Written instruction:
Repeat word for word the part of the saved entries that runs from the start through the line containing "1666 centimetres", including that line.

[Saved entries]
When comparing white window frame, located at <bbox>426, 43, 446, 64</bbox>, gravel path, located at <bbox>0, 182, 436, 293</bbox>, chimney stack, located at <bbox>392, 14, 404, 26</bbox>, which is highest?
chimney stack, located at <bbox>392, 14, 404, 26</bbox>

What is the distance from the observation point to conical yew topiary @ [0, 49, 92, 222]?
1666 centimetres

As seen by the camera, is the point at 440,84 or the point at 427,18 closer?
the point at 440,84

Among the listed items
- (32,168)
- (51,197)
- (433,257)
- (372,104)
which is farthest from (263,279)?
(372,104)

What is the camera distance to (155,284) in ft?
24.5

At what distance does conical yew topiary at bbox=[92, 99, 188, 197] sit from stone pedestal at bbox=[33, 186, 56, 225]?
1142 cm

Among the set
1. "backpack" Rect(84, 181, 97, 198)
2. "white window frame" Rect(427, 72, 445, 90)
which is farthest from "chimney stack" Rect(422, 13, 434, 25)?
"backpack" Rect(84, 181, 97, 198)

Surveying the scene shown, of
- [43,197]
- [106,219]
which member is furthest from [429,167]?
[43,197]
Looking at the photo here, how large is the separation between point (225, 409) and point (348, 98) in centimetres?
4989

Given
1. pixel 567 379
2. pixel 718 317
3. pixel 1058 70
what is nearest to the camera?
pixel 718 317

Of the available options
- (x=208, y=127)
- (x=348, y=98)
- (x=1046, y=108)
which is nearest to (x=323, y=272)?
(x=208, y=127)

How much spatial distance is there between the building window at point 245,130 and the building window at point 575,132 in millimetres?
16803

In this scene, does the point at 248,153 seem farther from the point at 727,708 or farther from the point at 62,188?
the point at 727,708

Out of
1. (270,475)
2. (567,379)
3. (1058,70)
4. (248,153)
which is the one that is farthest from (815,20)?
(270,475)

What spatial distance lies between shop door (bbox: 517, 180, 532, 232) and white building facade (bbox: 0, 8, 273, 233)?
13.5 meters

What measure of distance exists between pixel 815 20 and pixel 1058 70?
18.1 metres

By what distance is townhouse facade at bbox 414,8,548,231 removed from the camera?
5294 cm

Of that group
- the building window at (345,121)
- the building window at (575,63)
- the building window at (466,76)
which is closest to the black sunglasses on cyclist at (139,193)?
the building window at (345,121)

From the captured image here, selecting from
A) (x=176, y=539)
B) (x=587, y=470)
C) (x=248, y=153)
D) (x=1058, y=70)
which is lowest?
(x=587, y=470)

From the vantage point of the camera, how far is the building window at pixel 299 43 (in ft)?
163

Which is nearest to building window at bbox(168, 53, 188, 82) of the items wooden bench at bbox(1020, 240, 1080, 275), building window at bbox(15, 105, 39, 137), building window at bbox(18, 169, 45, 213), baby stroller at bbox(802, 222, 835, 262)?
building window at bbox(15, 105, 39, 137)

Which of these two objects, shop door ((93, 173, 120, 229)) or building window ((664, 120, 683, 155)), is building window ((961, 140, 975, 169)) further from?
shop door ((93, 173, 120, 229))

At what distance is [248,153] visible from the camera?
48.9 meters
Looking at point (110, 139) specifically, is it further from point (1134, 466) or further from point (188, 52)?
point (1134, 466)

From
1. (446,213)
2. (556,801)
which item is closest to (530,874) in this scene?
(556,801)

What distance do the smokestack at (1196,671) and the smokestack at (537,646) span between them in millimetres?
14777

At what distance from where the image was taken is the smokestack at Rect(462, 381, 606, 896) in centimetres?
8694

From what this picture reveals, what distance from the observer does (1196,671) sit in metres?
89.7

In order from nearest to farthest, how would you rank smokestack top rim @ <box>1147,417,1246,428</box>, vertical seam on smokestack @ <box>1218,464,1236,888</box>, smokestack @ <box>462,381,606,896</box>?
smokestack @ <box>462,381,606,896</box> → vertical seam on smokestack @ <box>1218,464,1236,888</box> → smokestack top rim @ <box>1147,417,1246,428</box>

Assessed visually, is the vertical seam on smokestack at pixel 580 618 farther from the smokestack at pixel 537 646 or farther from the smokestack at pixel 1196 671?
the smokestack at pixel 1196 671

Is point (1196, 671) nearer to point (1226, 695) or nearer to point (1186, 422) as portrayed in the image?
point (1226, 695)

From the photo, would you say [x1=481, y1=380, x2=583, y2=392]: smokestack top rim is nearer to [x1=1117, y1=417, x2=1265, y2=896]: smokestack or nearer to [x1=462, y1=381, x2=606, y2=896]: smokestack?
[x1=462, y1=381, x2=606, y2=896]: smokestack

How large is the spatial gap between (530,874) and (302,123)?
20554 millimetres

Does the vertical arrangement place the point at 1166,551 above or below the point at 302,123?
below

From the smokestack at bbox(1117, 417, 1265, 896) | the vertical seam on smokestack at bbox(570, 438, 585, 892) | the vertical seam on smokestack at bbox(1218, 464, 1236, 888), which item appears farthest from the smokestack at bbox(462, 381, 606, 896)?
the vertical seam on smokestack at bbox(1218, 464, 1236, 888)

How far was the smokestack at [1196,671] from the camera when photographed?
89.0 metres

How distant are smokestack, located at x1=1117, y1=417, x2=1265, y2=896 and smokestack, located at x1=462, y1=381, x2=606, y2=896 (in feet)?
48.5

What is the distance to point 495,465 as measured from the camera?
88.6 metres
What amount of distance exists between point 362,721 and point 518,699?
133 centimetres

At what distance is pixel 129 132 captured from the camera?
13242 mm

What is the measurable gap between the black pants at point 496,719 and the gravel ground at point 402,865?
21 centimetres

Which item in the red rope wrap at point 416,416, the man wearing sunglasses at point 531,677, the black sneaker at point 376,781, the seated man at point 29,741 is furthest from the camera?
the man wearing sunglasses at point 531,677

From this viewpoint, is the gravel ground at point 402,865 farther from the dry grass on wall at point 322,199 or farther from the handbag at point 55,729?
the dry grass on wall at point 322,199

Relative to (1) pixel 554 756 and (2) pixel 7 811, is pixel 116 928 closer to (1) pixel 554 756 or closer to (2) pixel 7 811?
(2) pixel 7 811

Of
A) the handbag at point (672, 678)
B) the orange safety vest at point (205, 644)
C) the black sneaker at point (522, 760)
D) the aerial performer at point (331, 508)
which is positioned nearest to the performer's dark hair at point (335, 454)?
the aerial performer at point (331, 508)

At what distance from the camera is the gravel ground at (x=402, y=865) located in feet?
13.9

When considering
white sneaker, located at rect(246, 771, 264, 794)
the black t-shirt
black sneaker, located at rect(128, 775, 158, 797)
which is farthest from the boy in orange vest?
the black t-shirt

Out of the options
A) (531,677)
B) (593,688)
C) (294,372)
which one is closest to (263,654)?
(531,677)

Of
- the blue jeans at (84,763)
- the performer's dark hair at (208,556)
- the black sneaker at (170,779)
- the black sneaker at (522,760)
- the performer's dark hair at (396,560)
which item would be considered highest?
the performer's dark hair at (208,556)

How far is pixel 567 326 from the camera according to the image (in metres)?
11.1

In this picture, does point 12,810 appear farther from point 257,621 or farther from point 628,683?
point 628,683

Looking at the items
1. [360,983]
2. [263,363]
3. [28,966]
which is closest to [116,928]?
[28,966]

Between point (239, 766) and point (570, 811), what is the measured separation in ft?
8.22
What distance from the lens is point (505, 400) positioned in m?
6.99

Result of the exercise:
When comparing white window frame, located at <bbox>426, 43, 446, 64</bbox>, gravel path, located at <bbox>0, 182, 436, 293</bbox>, chimney stack, located at <bbox>392, 14, 404, 26</bbox>, which is highest?
chimney stack, located at <bbox>392, 14, 404, 26</bbox>

What is the distance from the observation point to conical yew topiary @ [0, 49, 92, 222]?
1666 centimetres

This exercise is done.